Alternative neo-antigens for breast cancer: study of AltProts and their role in MHC Class I presentation

Eunice CARDOSO MORENO¹, Isabelle FOURNIER¹, Tristan CARDON¹, Michel SALZET¹

¹INSERM U1192 Protéomique, Réponse Inflammatoire et Spectrométrie de Masse (PRISM), Villeneuve d'ascq, France

Research into neoantigens for the development of cancer immunotherapies faces a major challenge. Since 2011, alternative proteins (AltProts) derived from mRNA regions traditionally described as non-coding, such as the 3' and 5' UTRs, as well as reading frame shifts and various non-coding RNAs (ncRNA, lncRNA, circRNA), have emerged as a potential new source of biomarkers for various cancers, including ovarian, breast and glioblastoma.

AltProts, which are smaller than the reference proteins, could have distinct biological functions and play a crucial role in the immune surveillance of cancers. In our laboratory, previous studies on ovarian cancer have revealed that some of these AltProts, such as HLA-B associated AltProt IP_2292176 and HLA-A associated AltProt IP_2284785, could be involved in antigen presentation via the major histocompatibility complex class I (MHC-I). This suggests that these AltProt could replace β2-microglobulin (B2M), an essential component of MHC-I, or the immunopeptides traditionally presented by MHC-I, there by modulating the immune response against tumour cells.
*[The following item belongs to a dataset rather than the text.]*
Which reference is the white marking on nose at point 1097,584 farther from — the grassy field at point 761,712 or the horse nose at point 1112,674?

Our research aims to answer the following question: how do AltProts participate in the presentation of neoantigens by MHC-I? To move towards personalised medicine, we are investigating the identification of new neoantigens specific to the surface of breast cancer cells, enabling them to be distinguished from non-cancerous cells. To do this, we will optimise the co-immunoprecipitation of HLAs with a pan-specific antibody to HLAs (W6/32). We will then use tandem mass spectrometry (LC-MS/MS) to identify potential HLA interactors, with a focus on the possible AltProts involved, in order to understand the mechanisms of the MHC-I presentation. In addition, we will characterise the immunopeptides presented by MHC-I in breast cancer and compare these peptides between healthy and cancer cells to identify differentially expressed neoantigens.